Despite the high cost of shorting Trump Media, many investors are interested in doing so, attracted by the fact that the stock price gives it a market cap of $6.6 billion, despite a figure of business of just $4.1 million last year.

“What I hear on the street is that if (a quantity of) shares become available, short selling drives them down,” Dusaniwsky said.

When Trump Media went public last week following a merger with a shell company, its price soared more than 50% in the first minutes of trading, reaching a high of 79.38 per share.

But on Monday, the stock price plunged 21% after Trump Media announced it had lost $58 million in 2023.

Dusaniwsky said Trump Media short sellers are engaging in these trades because “they think this stock is overbought” and there is a real opportunity to make money from a dramatic price decline.

These sellers “are hoping to make a return of more than 20% on this transaction,” meaning the stock price would have to fall as much as 70% to cover the financing costs of the transaction, he said .

Investors who can borrow shares from their brokers for a Trump Media short sale are “good customers” of those brokers, he said.

“When stock borrowing becomes this difficult, only the best clients benefit,” he said. And the best clients are those who have stock reserves or other collateral to cover their positions, he added.

But it’s increasingly difficult to borrow stocks to sell them short.

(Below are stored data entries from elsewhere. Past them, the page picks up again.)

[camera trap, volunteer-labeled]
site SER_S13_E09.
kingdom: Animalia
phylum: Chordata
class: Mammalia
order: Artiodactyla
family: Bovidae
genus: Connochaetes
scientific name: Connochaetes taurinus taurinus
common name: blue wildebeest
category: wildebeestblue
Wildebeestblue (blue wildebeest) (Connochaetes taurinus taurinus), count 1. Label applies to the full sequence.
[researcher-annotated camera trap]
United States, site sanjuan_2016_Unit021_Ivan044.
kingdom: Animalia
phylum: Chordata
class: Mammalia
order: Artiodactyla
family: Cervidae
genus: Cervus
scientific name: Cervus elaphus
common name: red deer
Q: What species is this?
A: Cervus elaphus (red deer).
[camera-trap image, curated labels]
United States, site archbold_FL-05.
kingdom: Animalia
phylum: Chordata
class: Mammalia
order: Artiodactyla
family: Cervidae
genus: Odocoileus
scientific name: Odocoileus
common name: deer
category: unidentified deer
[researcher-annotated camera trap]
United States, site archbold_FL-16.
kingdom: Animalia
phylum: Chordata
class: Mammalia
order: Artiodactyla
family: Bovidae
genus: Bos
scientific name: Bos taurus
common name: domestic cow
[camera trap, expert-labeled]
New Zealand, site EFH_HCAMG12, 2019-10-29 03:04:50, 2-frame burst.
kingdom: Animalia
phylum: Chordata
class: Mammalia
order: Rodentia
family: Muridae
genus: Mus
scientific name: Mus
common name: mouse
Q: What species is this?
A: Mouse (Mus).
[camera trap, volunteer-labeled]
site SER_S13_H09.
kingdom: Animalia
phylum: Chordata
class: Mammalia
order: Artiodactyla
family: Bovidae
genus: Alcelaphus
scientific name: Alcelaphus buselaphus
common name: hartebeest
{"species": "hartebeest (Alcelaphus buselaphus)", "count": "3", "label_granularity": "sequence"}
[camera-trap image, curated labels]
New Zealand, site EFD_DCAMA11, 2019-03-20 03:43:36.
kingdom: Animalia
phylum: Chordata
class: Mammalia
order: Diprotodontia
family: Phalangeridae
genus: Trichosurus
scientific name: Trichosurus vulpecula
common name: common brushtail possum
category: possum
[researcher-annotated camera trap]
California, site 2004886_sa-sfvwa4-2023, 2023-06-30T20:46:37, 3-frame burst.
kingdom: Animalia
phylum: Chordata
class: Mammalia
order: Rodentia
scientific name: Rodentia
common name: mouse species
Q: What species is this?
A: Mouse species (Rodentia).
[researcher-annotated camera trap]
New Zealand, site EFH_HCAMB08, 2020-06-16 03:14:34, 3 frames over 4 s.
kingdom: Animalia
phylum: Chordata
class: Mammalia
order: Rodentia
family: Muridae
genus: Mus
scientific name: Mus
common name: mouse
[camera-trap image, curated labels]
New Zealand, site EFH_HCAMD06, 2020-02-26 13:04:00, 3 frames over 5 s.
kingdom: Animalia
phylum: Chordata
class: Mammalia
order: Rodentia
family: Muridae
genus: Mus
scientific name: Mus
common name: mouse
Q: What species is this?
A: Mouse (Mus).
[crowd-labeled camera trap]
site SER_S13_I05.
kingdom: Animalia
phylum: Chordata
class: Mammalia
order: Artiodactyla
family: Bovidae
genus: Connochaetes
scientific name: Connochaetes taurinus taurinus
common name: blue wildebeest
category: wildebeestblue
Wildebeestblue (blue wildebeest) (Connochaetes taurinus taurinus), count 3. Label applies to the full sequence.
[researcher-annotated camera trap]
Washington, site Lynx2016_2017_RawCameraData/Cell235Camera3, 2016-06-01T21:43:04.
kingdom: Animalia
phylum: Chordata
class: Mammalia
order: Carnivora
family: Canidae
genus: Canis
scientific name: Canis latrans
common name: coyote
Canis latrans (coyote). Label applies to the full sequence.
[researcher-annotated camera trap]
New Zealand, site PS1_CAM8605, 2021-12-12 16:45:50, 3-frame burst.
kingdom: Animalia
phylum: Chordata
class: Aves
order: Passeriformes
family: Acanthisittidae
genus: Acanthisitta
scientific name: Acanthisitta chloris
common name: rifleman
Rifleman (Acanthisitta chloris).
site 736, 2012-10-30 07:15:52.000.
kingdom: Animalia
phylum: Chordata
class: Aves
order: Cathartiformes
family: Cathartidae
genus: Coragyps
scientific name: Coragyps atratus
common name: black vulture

Of about 5 million Trump Media shares available for sale, 4.94 million have already been borrowed, driving up financing costs.

“It is now a squeeze stock because the shorts are losing money, the interest rates are very high and there is also a call risk,” Dusaniwsky said, referring to a situation in which a broker must obtain shares from a short seller in order to sell them. a long position client who initially purchased the shares on margin.

Dusaniwsky said short sellers are in a difficult position because many Trump Media shareholders are not in the mood to sell their shares, driving the price down, and because there are so few shares to borrow and sell short.